CREATE INDEX idx_post_text ON posts USING gin
(to_tsvector('english'::regconfig, post_text::text))
select * from v_search WHERE to_tsvector('english', post_text) @@ 'europe'
returns no rows, but
select * from v_search WHERE to_tsvector('english', post_text) @@ 'japan'
returns row with "Japan and Europe"

The problem is that youre using to_tsvector('english' for parsing the text but
don't specify the text yearch configuration for the query. The default english
configuration does stemming, the default_text_search_configuration obviously
not.
Try ... to_tsvector('english', post_text) @@ to_tsquery('english', 'europe')

Andres

#3Tom Lane
tgl@sss.pgh.pa.us
In reply to: Andres Freund (#2)
Re: BUG #6654: Full text search doesn't find europe

Andres Freund <andres@anarazel.de> writes:

On Monday, May 21, 2012 07:26:38 PM wbrana@gmail.com wrote:

CREATE INDEX idx_post_text ON posts USING gin
(to_tsvector('english'::regconfig, post_text::text))
select * from v_search WHERE to_tsvector('english', post_text) @@ 'europe'
returns no rows, but
select * from v_search WHERE to_tsvector('english', post_text) @@ 'japan'
returns row with "Japan and Europe"

The problem is that youre using to_tsvector('english' for parsing the text but
don't specify the text yearch configuration for the query.

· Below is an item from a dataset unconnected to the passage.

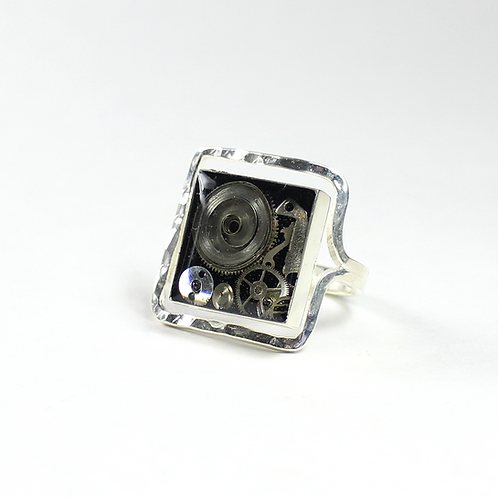 Steampunk Frozen Time Square Ring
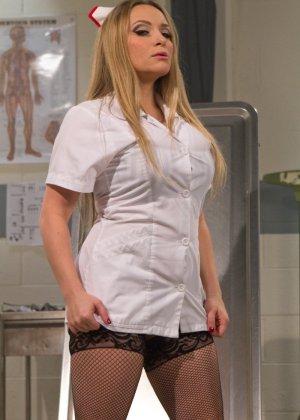 Две медсестры развлекаются: одна одела черный страпон и жестко выебала свою подружку - фото 4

The default english
configuration does stemming, the default_text_search_configuration obviously
not.
Try ... to_tsvector('english', post_text) @@ to_tsquery('english', 'europe')

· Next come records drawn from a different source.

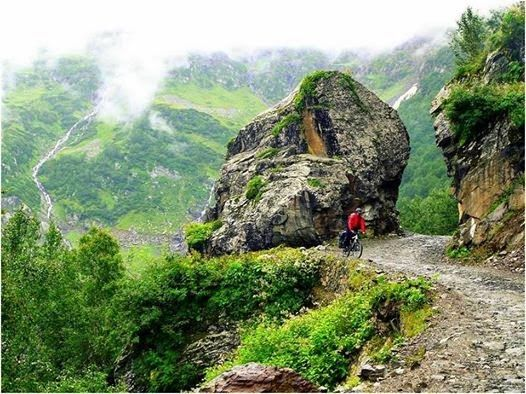 Stony #mountain Roads of Saach Pass are difficult to drive or #ride on!! But full of #Adventure!!! #Chamba, #Himachal - http://goo.gl/jHCEZk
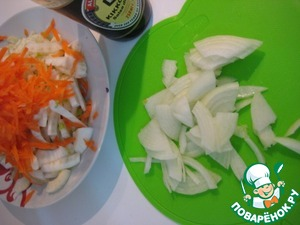 Thinly slice the onion. Carrots grate on a coarse grater.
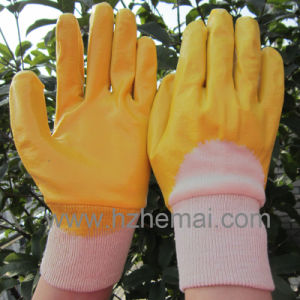 NBR Gloves Half Yellow Nitrile Dipped Gloves Safety Work Glove pictures & photos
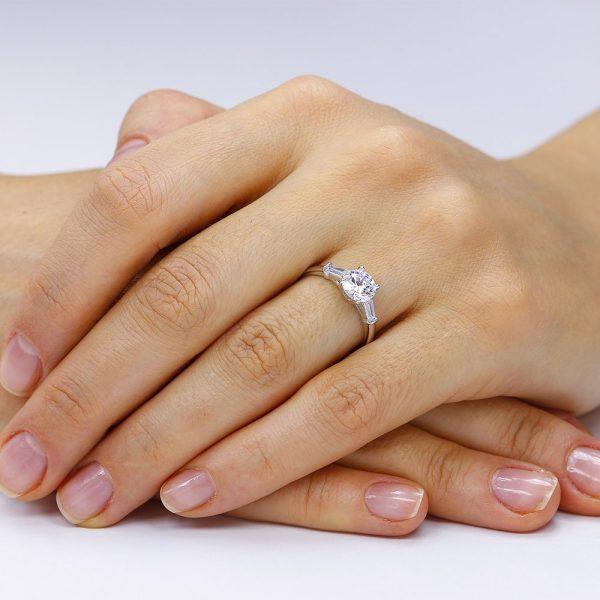Inel de logodna argint cu 3 cristale Briliant & Marchiza TRSR037, Corelle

BTW, a good way to debug this sort of issue is to look at the actual
tsvector and tsquery values.

regression=# select to_tsvector('english', 'Japan and Europe');
to_tsvector
---------------------
'europ':3 'japan':1
(1 row)

regression=# select to_tsquery('english', 'Japan');
to_tsquery
------------
'japan'
(1 row)

regression=# select to_tsquery('english', 'Europe');
to_tsquery
------------
'europ'
(1 row)

If you just cast 'europe' directly to tsquery, which is what's going to
happen in the first example, you get the lexeme 'europe' which doesn't
match 'europ'.

regards, tom lane